Для подкрепления доводов Бакланова и Шенина в разговор включился Валерий Иванович Болдин. Будучи человеком вежливым и культурным, он начал было говорить, как принято в нашем обществе, но Горбачев буквально перешел на лай и фактически не дал ему говорить».
…Мое итоговое суждение было таким: «Возвращайтесь и доложите мою точку зрения. И передайте, что если возникла такая ситуация, то немедленно надо собирать Верховный Совет или съезд». Они поняли, что задуманное не проходит. Стали прощаться. Я повторил: «Уезжайте и доложите немедленно мою точку зрения».
Горбачев протянул руку, скорее всего, чисто автоматически. О том, что президент находился в шоке, свидетельствуют, в частности, записи, сделанные им во время разговора. В коротеньком списке членов ГКЧП, продиктованном Баклановым, Горбачев сделал несколько ошибок. В частности, вместо «Пуго» написал «Буго»…
Болдин, подобно утопающему, хватающемуся за соломинку, будет настаивать на допросе, что Горбачев в сердцах бросил: «Черт с вами, действуйте!». Это станут утверждать и другие, столь же дружно «забывая», что президент следом добавил: «…но после этого нам уже вместе не работать».
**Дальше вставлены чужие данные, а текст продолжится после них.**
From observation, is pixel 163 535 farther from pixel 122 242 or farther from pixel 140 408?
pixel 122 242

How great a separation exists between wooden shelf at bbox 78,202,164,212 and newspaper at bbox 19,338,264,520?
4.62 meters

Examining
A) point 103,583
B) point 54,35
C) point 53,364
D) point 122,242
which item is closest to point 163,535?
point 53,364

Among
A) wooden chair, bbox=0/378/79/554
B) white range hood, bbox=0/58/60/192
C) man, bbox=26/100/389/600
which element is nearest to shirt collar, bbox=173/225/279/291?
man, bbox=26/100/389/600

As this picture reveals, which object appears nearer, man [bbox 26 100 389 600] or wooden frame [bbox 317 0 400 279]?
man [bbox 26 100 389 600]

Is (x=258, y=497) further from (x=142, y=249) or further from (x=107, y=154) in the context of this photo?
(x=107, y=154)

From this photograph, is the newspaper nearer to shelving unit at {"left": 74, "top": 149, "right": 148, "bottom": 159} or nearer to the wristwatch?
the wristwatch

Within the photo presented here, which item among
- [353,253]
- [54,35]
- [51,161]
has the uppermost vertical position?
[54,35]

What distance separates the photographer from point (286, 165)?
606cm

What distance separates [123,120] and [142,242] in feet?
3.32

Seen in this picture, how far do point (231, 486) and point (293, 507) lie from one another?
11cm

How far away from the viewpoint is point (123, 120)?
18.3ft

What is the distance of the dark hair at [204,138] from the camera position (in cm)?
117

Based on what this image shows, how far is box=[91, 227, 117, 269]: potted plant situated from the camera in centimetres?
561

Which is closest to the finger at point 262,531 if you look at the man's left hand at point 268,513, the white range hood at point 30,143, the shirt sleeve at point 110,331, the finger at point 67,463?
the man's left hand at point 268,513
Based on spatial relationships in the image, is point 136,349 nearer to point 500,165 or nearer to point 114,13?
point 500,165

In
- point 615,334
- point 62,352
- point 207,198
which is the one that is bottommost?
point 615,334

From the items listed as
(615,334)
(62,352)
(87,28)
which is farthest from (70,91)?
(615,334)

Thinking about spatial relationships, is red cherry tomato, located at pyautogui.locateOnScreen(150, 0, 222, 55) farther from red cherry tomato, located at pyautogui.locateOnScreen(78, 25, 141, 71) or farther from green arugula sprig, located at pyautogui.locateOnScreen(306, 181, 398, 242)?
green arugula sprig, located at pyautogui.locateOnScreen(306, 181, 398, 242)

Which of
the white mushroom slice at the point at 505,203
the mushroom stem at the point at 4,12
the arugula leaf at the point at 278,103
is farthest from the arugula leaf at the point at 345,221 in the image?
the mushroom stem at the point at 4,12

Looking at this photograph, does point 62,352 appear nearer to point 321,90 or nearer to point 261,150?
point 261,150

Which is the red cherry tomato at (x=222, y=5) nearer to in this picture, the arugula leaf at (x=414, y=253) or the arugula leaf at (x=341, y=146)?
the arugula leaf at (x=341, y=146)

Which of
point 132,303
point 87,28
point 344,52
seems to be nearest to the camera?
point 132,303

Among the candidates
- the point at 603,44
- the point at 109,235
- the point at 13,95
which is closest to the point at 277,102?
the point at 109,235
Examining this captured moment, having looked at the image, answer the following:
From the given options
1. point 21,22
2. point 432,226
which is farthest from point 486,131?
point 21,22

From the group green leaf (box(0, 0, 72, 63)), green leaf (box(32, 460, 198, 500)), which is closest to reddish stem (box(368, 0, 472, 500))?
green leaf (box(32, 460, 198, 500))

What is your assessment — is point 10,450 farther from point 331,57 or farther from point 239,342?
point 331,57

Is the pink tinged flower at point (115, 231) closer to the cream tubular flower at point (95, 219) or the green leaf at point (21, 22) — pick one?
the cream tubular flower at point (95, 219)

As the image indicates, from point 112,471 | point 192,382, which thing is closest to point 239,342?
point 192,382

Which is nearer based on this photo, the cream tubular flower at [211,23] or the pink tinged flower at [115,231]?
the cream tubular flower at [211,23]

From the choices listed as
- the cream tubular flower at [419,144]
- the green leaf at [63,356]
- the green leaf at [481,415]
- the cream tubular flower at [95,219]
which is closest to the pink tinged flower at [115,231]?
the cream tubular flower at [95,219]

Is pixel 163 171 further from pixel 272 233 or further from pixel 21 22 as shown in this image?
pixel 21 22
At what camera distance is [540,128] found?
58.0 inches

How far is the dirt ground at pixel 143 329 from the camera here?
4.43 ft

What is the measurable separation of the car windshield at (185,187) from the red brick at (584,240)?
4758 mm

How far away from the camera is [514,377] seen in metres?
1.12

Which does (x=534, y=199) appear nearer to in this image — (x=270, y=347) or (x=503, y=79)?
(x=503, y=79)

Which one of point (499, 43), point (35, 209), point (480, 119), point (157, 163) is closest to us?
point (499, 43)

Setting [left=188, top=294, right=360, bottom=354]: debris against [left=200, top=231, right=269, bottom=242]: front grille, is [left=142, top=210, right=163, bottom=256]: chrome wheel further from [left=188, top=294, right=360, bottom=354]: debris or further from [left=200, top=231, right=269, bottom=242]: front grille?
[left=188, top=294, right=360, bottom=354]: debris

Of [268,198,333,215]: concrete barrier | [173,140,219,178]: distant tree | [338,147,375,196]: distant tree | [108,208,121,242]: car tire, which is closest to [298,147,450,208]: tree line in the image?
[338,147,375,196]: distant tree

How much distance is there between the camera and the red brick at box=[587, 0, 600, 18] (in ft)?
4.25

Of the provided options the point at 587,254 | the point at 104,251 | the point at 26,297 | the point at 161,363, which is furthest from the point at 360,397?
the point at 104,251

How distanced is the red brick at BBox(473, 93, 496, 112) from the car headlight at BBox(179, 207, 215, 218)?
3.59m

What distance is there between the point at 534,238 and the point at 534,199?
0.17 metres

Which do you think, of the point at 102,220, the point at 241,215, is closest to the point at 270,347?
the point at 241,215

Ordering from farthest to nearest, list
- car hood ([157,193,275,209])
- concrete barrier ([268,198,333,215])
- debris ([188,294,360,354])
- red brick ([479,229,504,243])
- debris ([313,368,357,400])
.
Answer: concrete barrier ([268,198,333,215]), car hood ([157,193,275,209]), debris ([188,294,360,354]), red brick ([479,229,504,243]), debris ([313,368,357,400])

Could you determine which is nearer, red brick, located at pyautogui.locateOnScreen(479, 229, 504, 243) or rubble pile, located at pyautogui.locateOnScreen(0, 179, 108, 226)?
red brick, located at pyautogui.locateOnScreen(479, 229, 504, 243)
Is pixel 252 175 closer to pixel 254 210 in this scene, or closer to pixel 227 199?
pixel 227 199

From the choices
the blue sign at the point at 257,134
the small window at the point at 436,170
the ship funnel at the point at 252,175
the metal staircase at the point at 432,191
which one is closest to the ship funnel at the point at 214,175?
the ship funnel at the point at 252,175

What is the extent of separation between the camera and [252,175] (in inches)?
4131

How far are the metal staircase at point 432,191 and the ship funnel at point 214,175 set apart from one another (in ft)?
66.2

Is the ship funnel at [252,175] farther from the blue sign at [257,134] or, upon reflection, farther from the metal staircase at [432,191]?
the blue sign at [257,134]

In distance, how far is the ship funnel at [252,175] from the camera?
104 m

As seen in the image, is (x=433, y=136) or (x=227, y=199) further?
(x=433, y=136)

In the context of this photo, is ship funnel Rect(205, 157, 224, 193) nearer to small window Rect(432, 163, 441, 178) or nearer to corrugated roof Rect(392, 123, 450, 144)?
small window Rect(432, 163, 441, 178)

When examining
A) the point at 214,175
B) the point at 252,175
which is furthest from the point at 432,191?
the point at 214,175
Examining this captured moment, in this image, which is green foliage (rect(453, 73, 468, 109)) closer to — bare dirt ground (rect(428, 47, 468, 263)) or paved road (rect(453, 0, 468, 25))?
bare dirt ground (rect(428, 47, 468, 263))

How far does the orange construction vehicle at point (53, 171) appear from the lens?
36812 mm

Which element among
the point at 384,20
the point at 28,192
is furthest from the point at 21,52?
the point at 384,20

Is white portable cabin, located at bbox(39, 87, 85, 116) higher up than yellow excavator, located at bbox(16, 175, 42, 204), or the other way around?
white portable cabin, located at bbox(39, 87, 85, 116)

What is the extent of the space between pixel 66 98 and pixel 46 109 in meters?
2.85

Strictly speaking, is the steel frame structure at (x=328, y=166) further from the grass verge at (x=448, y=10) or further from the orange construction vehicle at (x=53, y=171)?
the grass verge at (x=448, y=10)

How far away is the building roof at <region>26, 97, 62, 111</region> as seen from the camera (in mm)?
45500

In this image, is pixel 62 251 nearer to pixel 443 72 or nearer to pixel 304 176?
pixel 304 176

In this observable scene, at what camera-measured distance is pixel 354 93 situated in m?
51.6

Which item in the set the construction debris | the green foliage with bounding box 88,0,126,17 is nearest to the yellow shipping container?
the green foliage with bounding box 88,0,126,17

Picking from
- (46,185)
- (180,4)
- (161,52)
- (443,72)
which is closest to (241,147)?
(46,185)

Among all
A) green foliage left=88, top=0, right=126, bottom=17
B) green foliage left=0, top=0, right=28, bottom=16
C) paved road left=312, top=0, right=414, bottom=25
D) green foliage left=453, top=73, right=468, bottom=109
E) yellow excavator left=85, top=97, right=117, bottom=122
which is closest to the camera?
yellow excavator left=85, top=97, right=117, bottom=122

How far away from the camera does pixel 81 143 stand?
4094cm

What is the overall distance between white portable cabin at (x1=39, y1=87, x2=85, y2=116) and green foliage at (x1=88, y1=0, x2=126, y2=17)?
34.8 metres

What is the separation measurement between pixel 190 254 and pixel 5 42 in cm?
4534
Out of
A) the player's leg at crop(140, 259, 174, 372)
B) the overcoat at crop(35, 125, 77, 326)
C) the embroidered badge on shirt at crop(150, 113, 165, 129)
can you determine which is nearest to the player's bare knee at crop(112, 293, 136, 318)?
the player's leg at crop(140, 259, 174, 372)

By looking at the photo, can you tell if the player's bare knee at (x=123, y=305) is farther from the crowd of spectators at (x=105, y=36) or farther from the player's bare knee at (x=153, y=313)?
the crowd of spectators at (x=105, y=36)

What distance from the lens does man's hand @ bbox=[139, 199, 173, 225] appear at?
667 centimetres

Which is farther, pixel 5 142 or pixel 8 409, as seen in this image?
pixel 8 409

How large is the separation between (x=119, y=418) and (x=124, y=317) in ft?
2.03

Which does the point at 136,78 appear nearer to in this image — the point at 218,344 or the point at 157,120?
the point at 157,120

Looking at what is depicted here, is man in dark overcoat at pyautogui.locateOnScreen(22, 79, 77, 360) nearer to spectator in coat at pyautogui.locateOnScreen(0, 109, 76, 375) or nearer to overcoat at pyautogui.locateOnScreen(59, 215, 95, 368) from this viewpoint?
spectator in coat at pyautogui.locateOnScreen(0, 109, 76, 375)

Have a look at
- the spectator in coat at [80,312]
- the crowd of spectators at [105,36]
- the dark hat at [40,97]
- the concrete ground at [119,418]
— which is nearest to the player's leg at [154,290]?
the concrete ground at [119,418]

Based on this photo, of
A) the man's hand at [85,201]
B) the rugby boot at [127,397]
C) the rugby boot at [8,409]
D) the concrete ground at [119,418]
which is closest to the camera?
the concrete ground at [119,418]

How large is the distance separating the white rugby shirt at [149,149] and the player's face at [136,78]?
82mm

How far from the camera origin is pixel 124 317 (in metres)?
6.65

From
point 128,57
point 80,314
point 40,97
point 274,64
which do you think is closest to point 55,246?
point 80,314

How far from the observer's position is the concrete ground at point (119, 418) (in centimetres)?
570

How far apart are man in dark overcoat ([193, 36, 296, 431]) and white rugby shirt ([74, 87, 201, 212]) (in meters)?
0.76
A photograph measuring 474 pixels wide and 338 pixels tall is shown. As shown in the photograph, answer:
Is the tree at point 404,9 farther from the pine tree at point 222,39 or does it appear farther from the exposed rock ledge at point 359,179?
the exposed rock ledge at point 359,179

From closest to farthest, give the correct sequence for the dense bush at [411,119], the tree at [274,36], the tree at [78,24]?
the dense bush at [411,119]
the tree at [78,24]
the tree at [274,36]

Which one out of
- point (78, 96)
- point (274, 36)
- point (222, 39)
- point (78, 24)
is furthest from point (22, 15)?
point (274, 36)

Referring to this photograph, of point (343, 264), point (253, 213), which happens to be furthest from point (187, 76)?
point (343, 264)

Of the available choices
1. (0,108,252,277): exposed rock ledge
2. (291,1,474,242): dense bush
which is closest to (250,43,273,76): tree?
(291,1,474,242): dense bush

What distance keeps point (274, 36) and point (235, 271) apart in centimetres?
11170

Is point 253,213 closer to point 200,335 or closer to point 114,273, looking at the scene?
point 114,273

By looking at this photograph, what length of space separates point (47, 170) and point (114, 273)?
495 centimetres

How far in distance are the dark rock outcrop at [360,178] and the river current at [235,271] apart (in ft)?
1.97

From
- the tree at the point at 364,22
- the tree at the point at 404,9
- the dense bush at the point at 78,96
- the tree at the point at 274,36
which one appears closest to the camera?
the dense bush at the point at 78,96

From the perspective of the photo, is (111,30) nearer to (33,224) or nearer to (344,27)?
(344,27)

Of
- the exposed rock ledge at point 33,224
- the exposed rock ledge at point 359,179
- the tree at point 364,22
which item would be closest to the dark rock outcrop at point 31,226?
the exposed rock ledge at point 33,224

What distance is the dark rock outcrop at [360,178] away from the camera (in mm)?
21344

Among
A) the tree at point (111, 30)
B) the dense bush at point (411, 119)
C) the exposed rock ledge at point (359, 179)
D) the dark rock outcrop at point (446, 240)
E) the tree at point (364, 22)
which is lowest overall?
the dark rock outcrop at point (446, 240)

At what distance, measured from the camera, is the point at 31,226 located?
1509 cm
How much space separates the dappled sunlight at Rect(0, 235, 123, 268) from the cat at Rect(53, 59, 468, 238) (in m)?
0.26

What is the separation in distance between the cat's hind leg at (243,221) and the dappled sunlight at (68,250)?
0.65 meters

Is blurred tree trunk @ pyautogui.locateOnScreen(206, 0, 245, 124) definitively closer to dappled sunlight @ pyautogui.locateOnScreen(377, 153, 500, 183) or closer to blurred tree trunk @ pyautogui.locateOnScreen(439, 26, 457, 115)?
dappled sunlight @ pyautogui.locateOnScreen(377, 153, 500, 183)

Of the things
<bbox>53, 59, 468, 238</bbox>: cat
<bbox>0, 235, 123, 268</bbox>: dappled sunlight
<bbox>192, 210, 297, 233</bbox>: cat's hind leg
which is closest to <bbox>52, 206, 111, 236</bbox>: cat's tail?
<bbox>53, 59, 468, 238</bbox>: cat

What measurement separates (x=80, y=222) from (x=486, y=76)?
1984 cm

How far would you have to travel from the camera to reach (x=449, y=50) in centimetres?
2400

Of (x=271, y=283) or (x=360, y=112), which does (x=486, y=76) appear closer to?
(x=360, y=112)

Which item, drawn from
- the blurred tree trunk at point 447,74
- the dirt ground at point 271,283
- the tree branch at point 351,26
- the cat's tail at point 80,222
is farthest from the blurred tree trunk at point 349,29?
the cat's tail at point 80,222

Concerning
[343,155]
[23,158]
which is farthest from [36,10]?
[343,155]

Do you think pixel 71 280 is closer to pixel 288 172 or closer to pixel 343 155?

То, что прощальная фраза звучала именно так, генерал Варенников, которого трудно заподозрить в симпатиях к Горбачеву, засвидетельствовал не только на допросе, но и в мемуарах: «Пожимая нам руки, Горбачев, как бы между прочим, сказал: “Теперь, после таких объяснений, нам, очевидно, не придется вместе работать”».
Важно знать отношение и Раисы Максимовны к происходившему.
Горбачевы были дружной и любящей парой. Михаил Сергеевич очень внимательно относился к советам супруги, поскольку видел в ней не просто умную женщину, но и достаточно квалифицированного политика. Он привлекал ее к работе над своими докладами, статьями, книгами, обсуждал с ней все государственные дела и гордился тем, что она, в отличие от жен всех предыдущих генсеков, активно и открыто занимается общественно-политической деятельностью.
Это было непривычно и многих раздражало. Но все в окружении Горбачева знали, что по-другому не будет. В. Болдин написал в мемуарах: «Становилось все более очевидным, что супруга генсека — это не просто его советник или вариация теневого кабинета. Нет, это была самостоятельная политическая фигура, которая не только в зарубежных поездках, но и у себя дома занимала сильные позиции, потеснив многих лидеров партии и государства. И с этим не считаться было нельзя…»
Как только визитеры прошли к президенту, Раиса Максимовна покинула веранду и села в кресло, расположенное в холле у входа в кабинет. С нею были и остальные взрослые члены семьи.
Понимая, что все очень серьезно и это может вылиться в еще более серьезное, — у меня даже была мысль, что его (Горбачева —
Первым (после переговоров) шел Варенников… Он вышел, на нас не обратил внимание. Пошел по лестнице со второго этажа. Вторым шел Болдин. Ко мне подошли Бакланов и Шенин и сказали: «Здравствуйте». Бакланов протянул мне руку, Шенин тоже сделал попытку, но я на их «здравствуйте» не ответила, руки им не подала и не встала.
Раиса Максимовна Горбачева в своих показаниях правдива. В этом убеждают свидетельства представителей противной стороны, в том числе и Валентина Варенникова:
«Я обратил внимание, что слева, в стороне от моего движения, сидела в кресле Раиса Максимовна в окружении детей. Естественно, я на ходу слегка поклонился и пошел к выходу. Мои товарищи подошли к жене Горбачева. Видно, были близко знакомы, особенно Валерий Иванович Болдин. Однако они меня не заставили долго ждать — видимо, разговор с супругой генсека-президента не получился».
Минут через сорок четверка вернулась. По внешнему виду вернувшихся можно было понять, что разговор с президентом состоялся не в том ключе, как они хотели. Особенно это было видно по состоянию Болдина и Шенина. Они очень нервничали.
Болдин и сам проговорился в мемуарах, приведя в них первые после встречи с президентом слова Олега Бакланова: «Но ведь еще недавно он считал введение чрезвычайного положения единственным выходом». Подтверждением предельно внятной реакции президента на ультиматум можно считать и тот факт, что парламентеры так и не решились предъявить ему на подпись загодя изготовленное заявление об отречении от власти.